A manufacturing client called me to a meeting earlier this week. The main item on the agenda was his working capital management; he was struggling to keep himself cash-positive due to large swings in his customer orders and the resultant need to carry large amounts of raw materials as well as finished goods – an ongoing problem for most businesses at the best of times.
The company manufactures a relatively simple product. It procures specialised raw materials from a supplier, which the supplier then processes further for an additional fee. This product is processed in his factory to produce the finished item, which is sold to clients
During our discussion, I suggested working towards a Just-in-Time system to try to reduce his working capital requirements.
In simple terms, a JIT system is a system in which a company produces only enough to meet immediate demand and procures only enough at a time to meet immediate production. As a result, stock holding is reduced to emergency stock levels only, and working capital requirements is significantly reduced.

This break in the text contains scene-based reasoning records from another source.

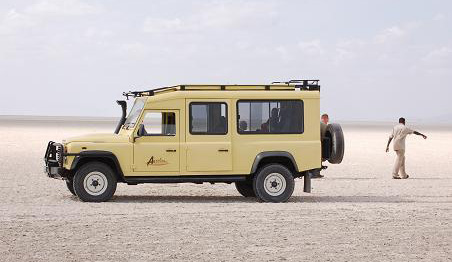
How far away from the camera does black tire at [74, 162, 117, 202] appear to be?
1585 centimetres

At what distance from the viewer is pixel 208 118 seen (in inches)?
634

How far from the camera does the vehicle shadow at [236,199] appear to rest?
16516 millimetres

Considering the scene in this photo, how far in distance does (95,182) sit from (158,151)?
48.6 inches

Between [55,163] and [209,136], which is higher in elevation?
[209,136]

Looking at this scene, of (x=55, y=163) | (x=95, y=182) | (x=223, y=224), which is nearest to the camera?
(x=223, y=224)

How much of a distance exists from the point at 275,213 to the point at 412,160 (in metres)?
18.7

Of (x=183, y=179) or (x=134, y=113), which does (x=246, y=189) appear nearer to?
(x=183, y=179)

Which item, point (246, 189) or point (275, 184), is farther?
point (246, 189)

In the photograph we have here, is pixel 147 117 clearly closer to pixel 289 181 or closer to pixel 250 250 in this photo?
pixel 289 181

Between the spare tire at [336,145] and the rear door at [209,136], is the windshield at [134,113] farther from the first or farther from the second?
the spare tire at [336,145]

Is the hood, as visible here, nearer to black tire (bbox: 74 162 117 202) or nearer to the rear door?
black tire (bbox: 74 162 117 202)

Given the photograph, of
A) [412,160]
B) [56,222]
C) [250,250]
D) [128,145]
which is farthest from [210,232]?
[412,160]

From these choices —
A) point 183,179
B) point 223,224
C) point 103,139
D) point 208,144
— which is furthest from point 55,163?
point 223,224

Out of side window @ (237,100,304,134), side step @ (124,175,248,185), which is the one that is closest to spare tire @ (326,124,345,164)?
side window @ (237,100,304,134)
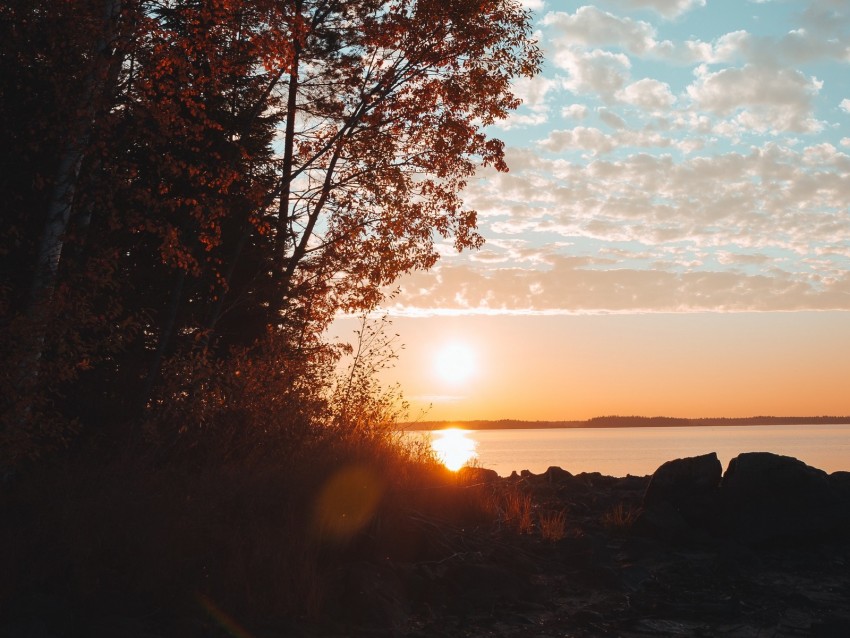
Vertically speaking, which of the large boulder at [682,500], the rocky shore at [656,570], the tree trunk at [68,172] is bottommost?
the rocky shore at [656,570]

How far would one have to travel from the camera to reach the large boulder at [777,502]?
43.3 feet

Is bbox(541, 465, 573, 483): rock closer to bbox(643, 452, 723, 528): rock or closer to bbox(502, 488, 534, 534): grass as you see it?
bbox(643, 452, 723, 528): rock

In theory, JIT is a simple process, but in practice it is extremely difficult to implement as it requires co-ordination across the supply chain, and internal business processes need to be re-designed to be as efficient as possible.
Back to our meeting; I found out after some digging that the single biggest impact on his cash-flow was the secondary processing by his supplier; as this was not his supplier’s core business, there were often backlogs in this processing, with timelines ranging from one to two weeks at the best of times. This played havoc with his planning, and he had to keep high levels of raw materials and finished goods just to keep up with day-to-day fluctuations in demand. This meant increased costs associated with high stock-holding and excessive over-time to meet even small increases in demand.

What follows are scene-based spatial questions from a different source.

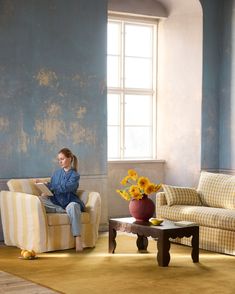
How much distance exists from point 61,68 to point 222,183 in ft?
7.83

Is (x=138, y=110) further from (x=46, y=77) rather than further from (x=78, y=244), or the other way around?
(x=78, y=244)

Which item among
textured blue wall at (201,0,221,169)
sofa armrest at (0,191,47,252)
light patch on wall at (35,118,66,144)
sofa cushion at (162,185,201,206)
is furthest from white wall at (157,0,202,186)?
sofa armrest at (0,191,47,252)

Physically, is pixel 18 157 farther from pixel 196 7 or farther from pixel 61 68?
pixel 196 7

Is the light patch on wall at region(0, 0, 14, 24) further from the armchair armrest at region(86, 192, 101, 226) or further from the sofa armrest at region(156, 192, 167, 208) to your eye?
A: the sofa armrest at region(156, 192, 167, 208)

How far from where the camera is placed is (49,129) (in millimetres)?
7680

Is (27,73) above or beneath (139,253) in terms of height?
above

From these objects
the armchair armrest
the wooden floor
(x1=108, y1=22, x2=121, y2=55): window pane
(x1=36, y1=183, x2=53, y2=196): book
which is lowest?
the wooden floor

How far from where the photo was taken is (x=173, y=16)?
362 inches

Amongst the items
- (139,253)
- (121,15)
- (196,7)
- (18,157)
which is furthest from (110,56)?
(139,253)

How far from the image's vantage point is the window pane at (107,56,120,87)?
904 centimetres

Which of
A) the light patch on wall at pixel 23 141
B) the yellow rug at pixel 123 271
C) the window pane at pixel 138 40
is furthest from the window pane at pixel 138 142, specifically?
the yellow rug at pixel 123 271

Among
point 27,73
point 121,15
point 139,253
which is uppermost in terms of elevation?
point 121,15

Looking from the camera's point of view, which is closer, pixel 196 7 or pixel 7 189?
pixel 7 189

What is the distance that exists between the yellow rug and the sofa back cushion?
78 centimetres
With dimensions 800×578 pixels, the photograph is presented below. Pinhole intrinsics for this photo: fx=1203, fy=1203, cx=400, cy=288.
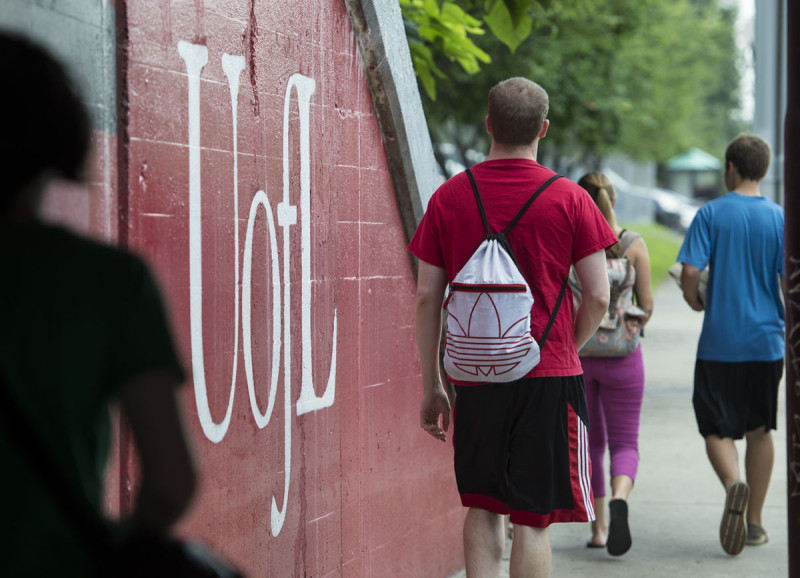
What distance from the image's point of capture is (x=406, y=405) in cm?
493

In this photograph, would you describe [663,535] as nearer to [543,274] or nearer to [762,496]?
[762,496]

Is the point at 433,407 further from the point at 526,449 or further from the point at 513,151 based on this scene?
the point at 513,151

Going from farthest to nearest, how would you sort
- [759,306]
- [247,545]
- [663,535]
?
[663,535]
[759,306]
[247,545]

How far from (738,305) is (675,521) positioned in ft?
4.76

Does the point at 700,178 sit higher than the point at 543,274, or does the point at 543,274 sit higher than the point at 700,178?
the point at 700,178

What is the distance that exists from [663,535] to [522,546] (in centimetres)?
266

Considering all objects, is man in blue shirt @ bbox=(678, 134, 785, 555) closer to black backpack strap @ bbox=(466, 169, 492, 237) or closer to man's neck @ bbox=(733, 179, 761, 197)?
man's neck @ bbox=(733, 179, 761, 197)

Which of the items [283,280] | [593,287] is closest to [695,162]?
[593,287]

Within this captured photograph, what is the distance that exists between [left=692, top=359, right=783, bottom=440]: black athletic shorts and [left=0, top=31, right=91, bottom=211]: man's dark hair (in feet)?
15.4

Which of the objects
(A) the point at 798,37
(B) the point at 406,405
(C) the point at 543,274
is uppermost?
(A) the point at 798,37

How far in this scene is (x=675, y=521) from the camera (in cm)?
669

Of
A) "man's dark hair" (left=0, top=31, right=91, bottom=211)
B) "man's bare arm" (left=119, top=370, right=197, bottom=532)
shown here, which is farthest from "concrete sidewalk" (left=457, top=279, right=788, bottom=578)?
"man's dark hair" (left=0, top=31, right=91, bottom=211)

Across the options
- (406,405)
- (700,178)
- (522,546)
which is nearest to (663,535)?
(406,405)

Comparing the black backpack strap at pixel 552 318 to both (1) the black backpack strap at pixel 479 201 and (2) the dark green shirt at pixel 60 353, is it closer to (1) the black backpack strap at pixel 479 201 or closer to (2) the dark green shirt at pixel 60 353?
(1) the black backpack strap at pixel 479 201
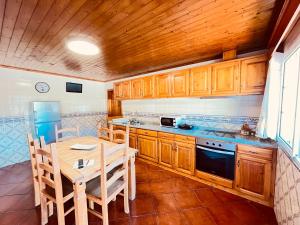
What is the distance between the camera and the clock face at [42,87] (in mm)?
3643

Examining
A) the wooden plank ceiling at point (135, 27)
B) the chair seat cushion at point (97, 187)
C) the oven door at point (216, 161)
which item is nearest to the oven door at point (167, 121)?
the oven door at point (216, 161)

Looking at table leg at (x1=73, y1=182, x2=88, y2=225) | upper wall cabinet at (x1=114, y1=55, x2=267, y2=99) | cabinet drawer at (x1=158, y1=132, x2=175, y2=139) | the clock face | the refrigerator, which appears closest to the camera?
table leg at (x1=73, y1=182, x2=88, y2=225)

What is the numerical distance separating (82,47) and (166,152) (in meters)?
2.39

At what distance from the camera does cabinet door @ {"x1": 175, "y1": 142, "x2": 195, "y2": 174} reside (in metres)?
2.60

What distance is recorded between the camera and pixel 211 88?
255 centimetres

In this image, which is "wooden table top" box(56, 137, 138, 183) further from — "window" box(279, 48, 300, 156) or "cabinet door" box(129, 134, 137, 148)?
"window" box(279, 48, 300, 156)

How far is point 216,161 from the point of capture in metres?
2.34

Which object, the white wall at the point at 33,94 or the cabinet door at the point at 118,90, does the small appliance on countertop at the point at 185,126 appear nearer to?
the cabinet door at the point at 118,90

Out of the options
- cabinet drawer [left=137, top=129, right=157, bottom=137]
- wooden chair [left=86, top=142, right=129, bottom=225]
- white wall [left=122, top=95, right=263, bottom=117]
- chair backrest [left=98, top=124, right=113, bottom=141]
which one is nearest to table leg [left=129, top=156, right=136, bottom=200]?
wooden chair [left=86, top=142, right=129, bottom=225]

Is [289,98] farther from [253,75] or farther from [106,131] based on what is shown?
[106,131]

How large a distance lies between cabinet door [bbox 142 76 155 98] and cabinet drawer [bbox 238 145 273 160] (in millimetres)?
2077

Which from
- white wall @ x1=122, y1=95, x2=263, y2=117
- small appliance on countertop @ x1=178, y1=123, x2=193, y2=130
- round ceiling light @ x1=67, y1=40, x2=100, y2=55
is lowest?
small appliance on countertop @ x1=178, y1=123, x2=193, y2=130

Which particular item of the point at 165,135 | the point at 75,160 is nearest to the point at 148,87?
the point at 165,135

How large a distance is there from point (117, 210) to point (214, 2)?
2.52 meters
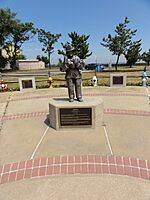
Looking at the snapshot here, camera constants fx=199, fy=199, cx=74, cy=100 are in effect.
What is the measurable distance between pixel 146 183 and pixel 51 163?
1866mm

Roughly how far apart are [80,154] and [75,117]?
1.65m

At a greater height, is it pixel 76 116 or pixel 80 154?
pixel 76 116

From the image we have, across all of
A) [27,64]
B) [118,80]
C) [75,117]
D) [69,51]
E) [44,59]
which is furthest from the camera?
[44,59]

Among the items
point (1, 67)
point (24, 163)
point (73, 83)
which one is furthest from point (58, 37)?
point (24, 163)

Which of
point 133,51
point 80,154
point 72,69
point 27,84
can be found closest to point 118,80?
point 27,84

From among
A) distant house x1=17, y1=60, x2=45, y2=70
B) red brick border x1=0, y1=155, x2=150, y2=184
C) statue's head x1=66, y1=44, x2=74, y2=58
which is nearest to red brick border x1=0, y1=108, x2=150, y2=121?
statue's head x1=66, y1=44, x2=74, y2=58

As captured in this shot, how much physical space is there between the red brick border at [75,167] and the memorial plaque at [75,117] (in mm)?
1696

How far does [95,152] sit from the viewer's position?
450cm

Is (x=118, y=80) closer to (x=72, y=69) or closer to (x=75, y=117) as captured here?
(x=72, y=69)

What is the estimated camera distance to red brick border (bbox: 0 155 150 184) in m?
3.80

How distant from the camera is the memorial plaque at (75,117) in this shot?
5898 mm

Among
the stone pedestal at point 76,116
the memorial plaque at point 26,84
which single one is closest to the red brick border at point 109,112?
the stone pedestal at point 76,116

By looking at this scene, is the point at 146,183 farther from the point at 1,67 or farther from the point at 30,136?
the point at 1,67

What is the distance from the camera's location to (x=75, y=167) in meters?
3.98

I suggested to him to bring the secondary processing of his raw materials in-house. Although this would require a significant amount of new equipment and staff retraining, the benefit was that this would improve his working capital requirements by reducing the need to hold high levels of raw materials (the primary raw material did not have a long lead time and could be ordered as required). He did a couple of back-of-the-envelope calculations, and estimated, based on current production this would save him close to R1,000,000 a year on processing costs alone!!! This is before we take into consideration savings in working capital, overtime and all other costs that come with an inefficient process.
Any capital equipment and related costs required to change to the new process would be comfortably covered by the savings in cost; any increase in production would mean that the savings would flow straight to the bottom line.
Moral of the story – your operational business processes could be burning a hole in your bank account!